### Your instructions
Report every line in the records below that holds the word "species".

### Material for this exercise

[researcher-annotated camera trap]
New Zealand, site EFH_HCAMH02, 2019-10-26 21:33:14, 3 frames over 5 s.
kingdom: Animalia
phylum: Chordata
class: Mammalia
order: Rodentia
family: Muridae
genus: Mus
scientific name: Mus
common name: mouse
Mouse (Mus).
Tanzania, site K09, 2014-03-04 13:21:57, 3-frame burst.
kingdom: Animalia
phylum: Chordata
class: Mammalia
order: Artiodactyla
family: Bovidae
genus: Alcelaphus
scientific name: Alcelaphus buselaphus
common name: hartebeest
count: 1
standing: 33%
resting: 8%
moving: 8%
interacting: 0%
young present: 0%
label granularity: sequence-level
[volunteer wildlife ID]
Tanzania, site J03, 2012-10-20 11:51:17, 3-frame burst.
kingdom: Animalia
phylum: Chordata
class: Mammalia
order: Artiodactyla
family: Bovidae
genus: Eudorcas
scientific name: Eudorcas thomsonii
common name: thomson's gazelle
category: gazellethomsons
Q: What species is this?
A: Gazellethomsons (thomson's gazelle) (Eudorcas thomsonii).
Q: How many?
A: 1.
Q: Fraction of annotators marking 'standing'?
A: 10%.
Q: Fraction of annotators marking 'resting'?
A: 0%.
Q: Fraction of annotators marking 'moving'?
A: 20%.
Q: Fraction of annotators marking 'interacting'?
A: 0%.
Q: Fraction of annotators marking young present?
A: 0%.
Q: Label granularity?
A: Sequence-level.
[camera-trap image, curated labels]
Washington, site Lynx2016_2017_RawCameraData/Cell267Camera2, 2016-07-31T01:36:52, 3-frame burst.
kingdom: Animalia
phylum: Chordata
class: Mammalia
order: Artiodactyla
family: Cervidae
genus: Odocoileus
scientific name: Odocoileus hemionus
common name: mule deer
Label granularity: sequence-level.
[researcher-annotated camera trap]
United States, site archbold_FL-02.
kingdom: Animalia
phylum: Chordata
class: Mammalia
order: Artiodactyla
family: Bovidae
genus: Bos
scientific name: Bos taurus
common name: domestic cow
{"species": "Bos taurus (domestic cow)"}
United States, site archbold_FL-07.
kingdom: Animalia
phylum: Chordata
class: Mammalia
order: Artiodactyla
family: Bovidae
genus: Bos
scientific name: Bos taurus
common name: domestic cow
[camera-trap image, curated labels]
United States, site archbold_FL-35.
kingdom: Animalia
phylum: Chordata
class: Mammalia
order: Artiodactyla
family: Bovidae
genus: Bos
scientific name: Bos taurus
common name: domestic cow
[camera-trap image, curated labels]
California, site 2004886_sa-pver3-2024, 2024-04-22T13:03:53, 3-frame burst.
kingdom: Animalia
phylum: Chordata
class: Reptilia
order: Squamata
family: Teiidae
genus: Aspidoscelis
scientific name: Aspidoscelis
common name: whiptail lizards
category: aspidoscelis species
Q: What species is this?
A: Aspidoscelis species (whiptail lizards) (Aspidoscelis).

### Task solution
Q: What species is this?
{"species": "Bos taurus (domestic cow)"}
category: aspidoscelis species
Q: What species is this?
A: Aspidoscelis species (whiptail lizards) (Aspidoscelis).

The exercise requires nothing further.